Dias depois da queda que paralisou a rede social Whatsapp no início de outubro, o presidente Jair Bolsonaro (sem partido) comemorou no Twitter: "Ultrapassamos 1 milhão de seguidores no Telegram. Seja bem-vindo a mais este novo canal com muito mais informações diárias".

Horas antes, o senador Flávio Bolsonaro (Patriota-RJ) já havia se manifestado. Deputado federal, Eduardo Bolsonaro (PSL-SP) também festejou o crescimento no mensageiro rival da rede de Mark Zuckerberg.

O comportamento do clã não é casual: criado em 2013, o Telegram se tornou aposta do bolsonarismo para as eleições do ano que vem. E, a crer nos números do aplicativo, concorrente do Whatsapp e sem as suas limitações, Bolsonaro larga na frente na tentativa de fazer de 2022 uma repetição de 2018.

Divulgada em setembro último, a pesquisa "Panorama Mobile Time/Opinion Box - Mensageria no Brasil" mostra que o Telegram está hoje em mais da metade dos smartphones brasileiros - 53%. Apenas um ano antes, em agosto de 2020, esse índice era de 35%.

Somente no dia do apagão do Whatsapp, em 4/10, Bolsonaro ganhou 20 mil seguidores em seu canal na plataforma. Para efeito de comparação, o ex-presidente Lula (PT) tem, ao todo, 35 mil inscritos - Ciro Gomes (PDT) possui 19 mil.

Embora o Whatsapp ainda domine os telefones, com 99% de presença nos aparelhos, o Telegram detinha fatia de apenas 15% três anos atrás, segundo dados da pesquisa. O avanço do "aviãozinho de papel", ícone da plataforma, é exponencial, avaliam pesquisadores ouvidos pelo O POVO.

Isso explica parte do interesse de Bolsonaro pelo Telegram, analisa o antropólogo e professor do Departamento de Estudos de Mídia na Universidade da Virgínia (EUA), David Nemer.

Para o pesquisador, "diversos fatores têm motivado Bolsonaro e os personagens conhecidos do bolsonarismo a irem para o Telegram". Um deles é a quase absoluta falta de moderação e de limites para propagação de conteúdos.

"Tem os fatores de plataforma, já que os grupos permitem até 200 mil usuários lá dentro e não há limite de compartilhamento de mensagens, logo não há limite de compartilhamento de desinformação", aponta Nemer, para quem essa uma variável decisiva na escolha do presidente, mas não a única.

"A plataforma tem diversas outras funcionalidades, como fazer pesquisa e questionário. E os canais trazem uma questão que é bem diferente dos grupos de WhatsApp", continua o professor.
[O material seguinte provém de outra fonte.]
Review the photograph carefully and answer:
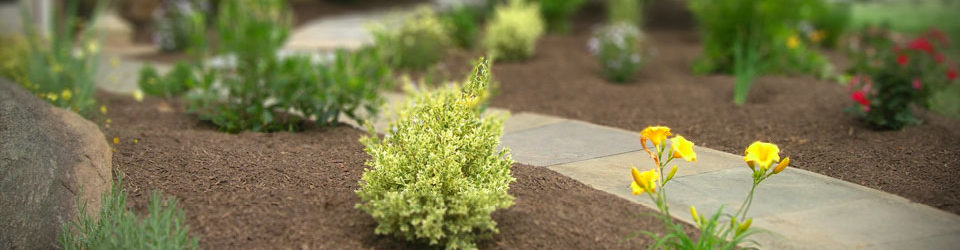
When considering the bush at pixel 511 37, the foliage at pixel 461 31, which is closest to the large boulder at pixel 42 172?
the bush at pixel 511 37

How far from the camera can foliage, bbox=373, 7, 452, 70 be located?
24.5ft

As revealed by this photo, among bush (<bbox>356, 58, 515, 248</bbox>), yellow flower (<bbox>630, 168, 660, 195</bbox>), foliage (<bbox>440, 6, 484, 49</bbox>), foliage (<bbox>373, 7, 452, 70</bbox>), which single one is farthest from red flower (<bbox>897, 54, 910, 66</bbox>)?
foliage (<bbox>440, 6, 484, 49</bbox>)

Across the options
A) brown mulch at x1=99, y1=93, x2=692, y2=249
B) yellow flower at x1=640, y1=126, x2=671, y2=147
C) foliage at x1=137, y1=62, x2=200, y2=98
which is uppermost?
yellow flower at x1=640, y1=126, x2=671, y2=147

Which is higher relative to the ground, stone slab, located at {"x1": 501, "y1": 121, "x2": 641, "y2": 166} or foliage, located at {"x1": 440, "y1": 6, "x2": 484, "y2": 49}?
foliage, located at {"x1": 440, "y1": 6, "x2": 484, "y2": 49}

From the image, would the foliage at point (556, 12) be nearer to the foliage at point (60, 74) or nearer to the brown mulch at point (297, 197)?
the foliage at point (60, 74)

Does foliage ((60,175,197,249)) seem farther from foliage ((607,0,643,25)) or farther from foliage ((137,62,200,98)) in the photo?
foliage ((607,0,643,25))

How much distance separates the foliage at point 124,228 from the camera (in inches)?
105

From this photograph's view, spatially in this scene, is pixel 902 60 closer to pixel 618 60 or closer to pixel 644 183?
pixel 618 60

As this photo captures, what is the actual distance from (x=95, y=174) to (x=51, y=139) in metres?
0.26

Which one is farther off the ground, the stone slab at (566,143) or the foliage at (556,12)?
the foliage at (556,12)

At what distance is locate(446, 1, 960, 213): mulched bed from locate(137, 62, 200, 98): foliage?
2382mm

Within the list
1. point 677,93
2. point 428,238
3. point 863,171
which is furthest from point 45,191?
point 677,93

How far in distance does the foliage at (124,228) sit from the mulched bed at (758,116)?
2555mm

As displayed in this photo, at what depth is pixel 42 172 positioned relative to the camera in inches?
124
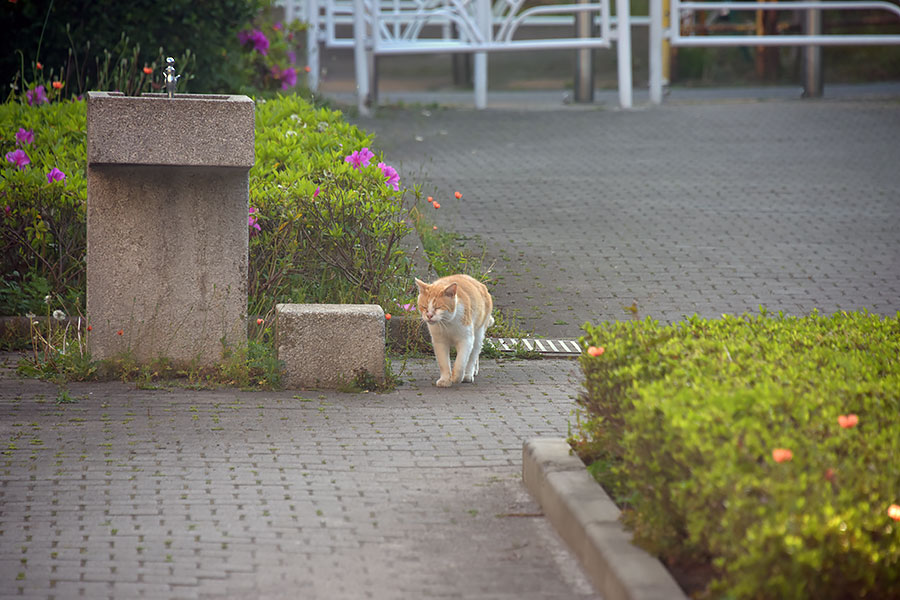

Como exemplo, ele cita que, nos grupos do Telegram, "existe uma noção unidirecional de compartilhamento de informação, ou seja, só os administradores ou as pessoas autorizadas conseguem compartilhar informação nesses canais".

"É muito mais fácil radicalizar as pessoas num canal em que só há informação que você controla (o 'gatekeeper') do que se abrir espaço para as pessoas questionarem esse tipo de conteúdo", adverte.

Alvo de investidas do Supremo Tribunal Federal (STF) e de redes como Twitter e Facebook, Bolsonaro e aliados procuram então um novo Éden para se movimentar sem os impedimentos legais que esses grupos lhes impõem, legal e financeiramente.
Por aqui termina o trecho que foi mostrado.